Ramy Chaoul

BOMB CALORIMETRY: DETERMINATION OF THE HEAT OF COMBUSTION AND THE

STANDARD

ENTHALPY OF FORMATION OF GLUCOSE

Course: Chem 220

Name: Ramy Chaoul

Instructor: Dr. Samar Sadek

Group (C)

Date: 25/02/20131

Ramy Chaoul

Abstract:

The purpose of this experiment is to measure the heat of combustion of glucose using a constant–volume bomb calorimeter; where heat causes an increase or rise of the temperature by the calorimeter is which is evaluated and used to calculate the change of energy during combustion. Thus we can use this data to and apply thermodynamic relations to calculate the enthalpy of combustion and the enthalpy of formation of glucose. To determine the specific heat capacity (Cv) of the bomb calorimeter we standardize it by the use of benzoic acid pellets of which the heat capacity (Cv Benzoic acid) is known to and thus enables the determination of the calorimeter heat capacity.

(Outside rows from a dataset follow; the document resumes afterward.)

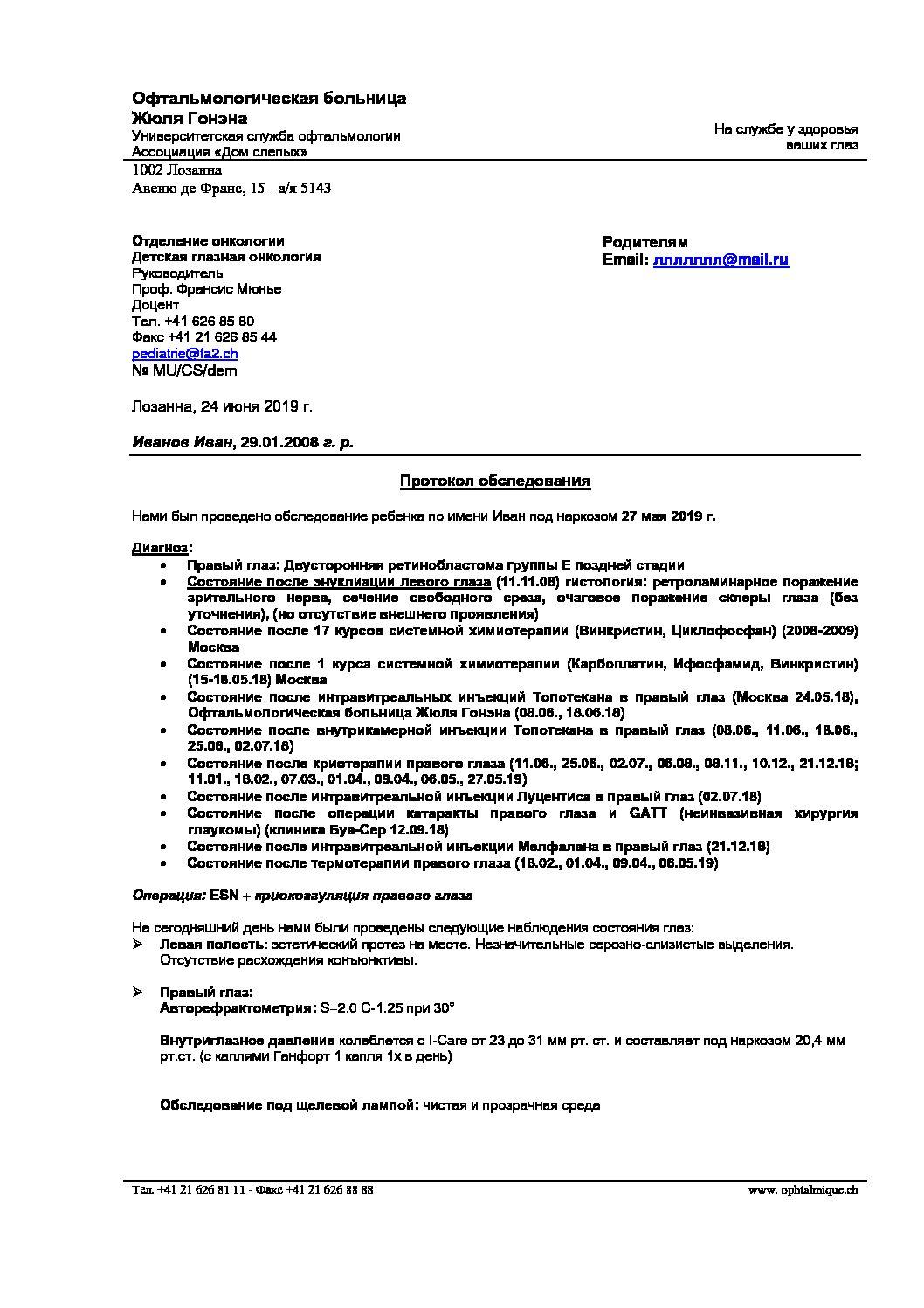 Пример перевода протокола исследования с французского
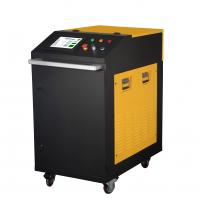 Wholesale Hand Held 200W Metal Laser Cleaning Machine For Metal Steel With Water Cooling from china suppliers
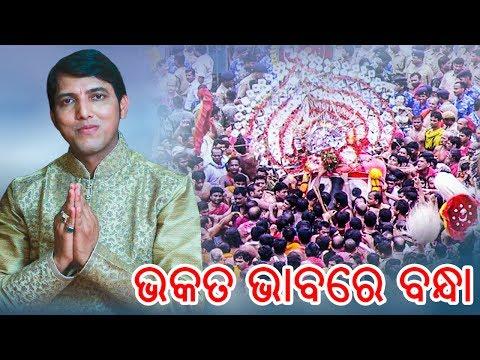 ଭକତ ଭାବରେ ବନ୍ଧା - Bhakata Bhabare Bandha - Story Of Lord Jagannath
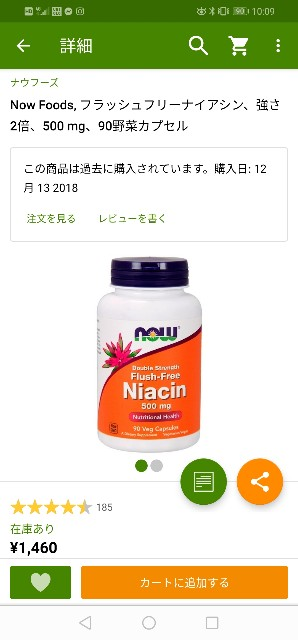 f:id:nao-chun:20191211175529j:plain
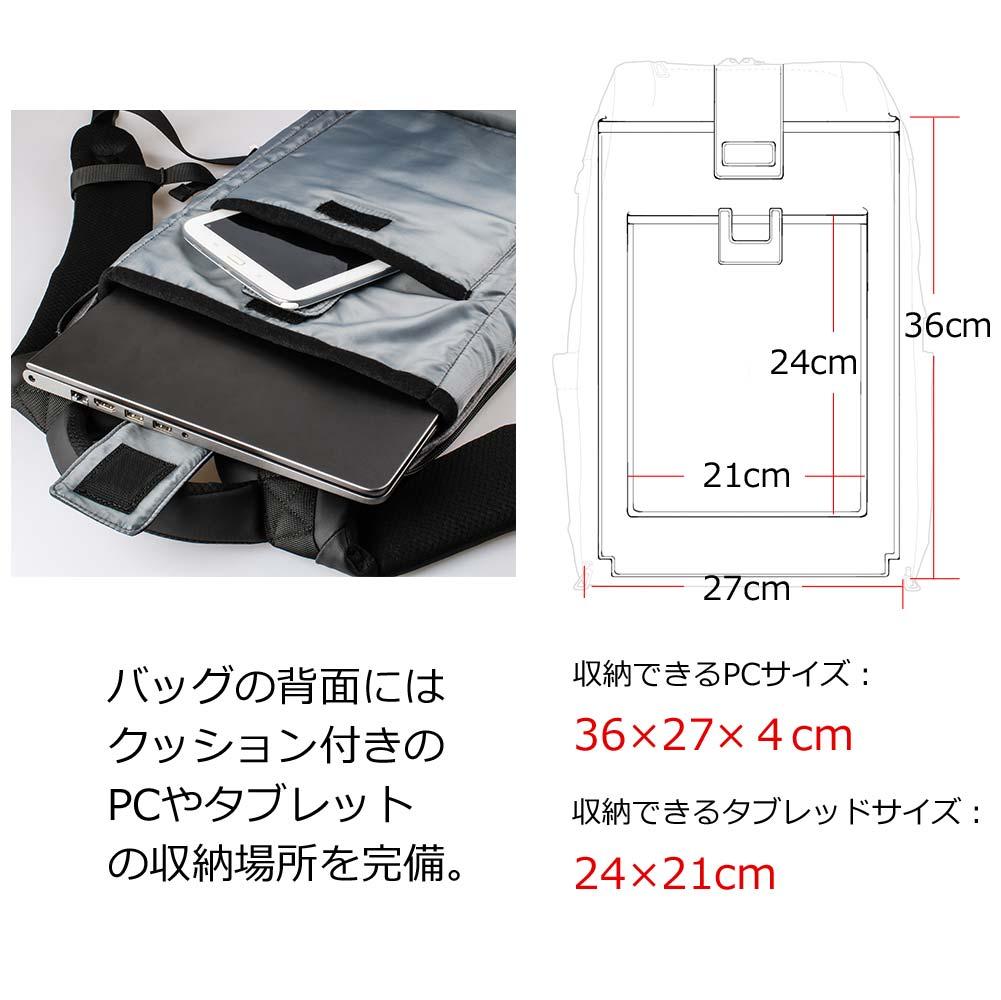 バッグの背面にはクッション付きのPCやタブレットの収納場所を完備。収納できるPCのサイズ:36×27×4cm 収納できるタブレットサイズ:24×21cm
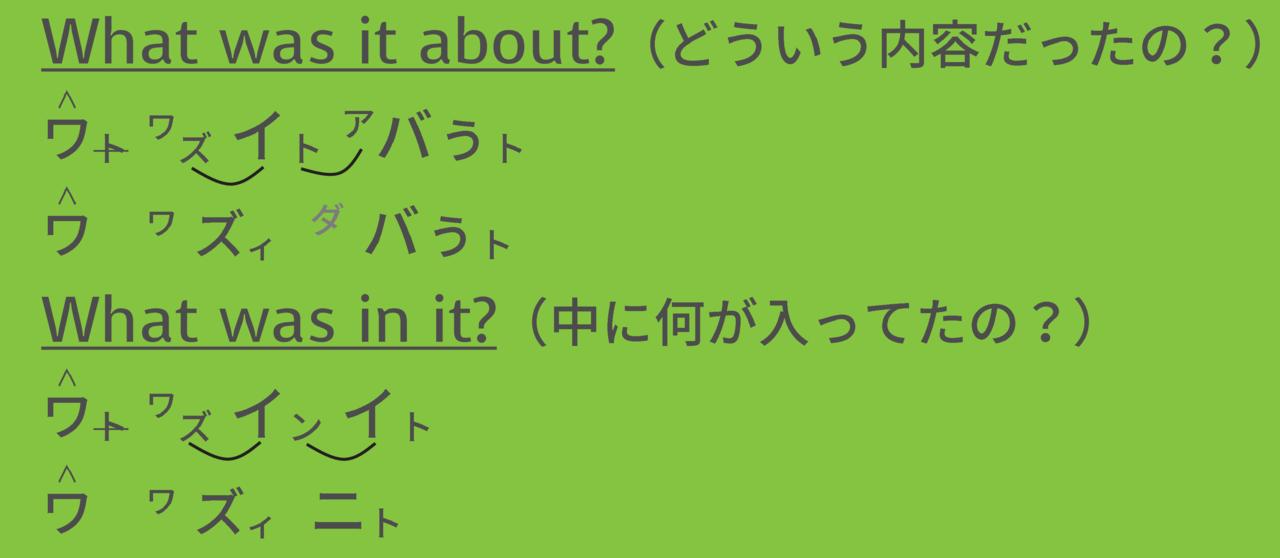34 わわずぃずねぃむ-02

We also use the benzoic acid for spiking and triggering glucose combustion. After calibration, we add a certain defined mass of benzoic acid to glucose, and thus glucose combustion is studied. Two sources of heat that cause a rise in temperature are considered as an error to be corrected; the first is the fuse combustion while the second is due to the presence of N2 in the bomb calorimeter. We determine the increase in temperature due to the fuse combustion by weighing the fuse before and after each run; while the nitric oxide in the calorimeter is converted to nitric acid when it reacts with water, and thus to correct for N2 present as part of entrapped air, a titration with standardized base of sodium carbonate is conducted. Our obtained values for ΔHcombustion and ΔHo

formation are -3855.854 KJ/mol and -609.1805 KJ/mol respectively, with % errors of (13.45%) and (29.79%)respectively.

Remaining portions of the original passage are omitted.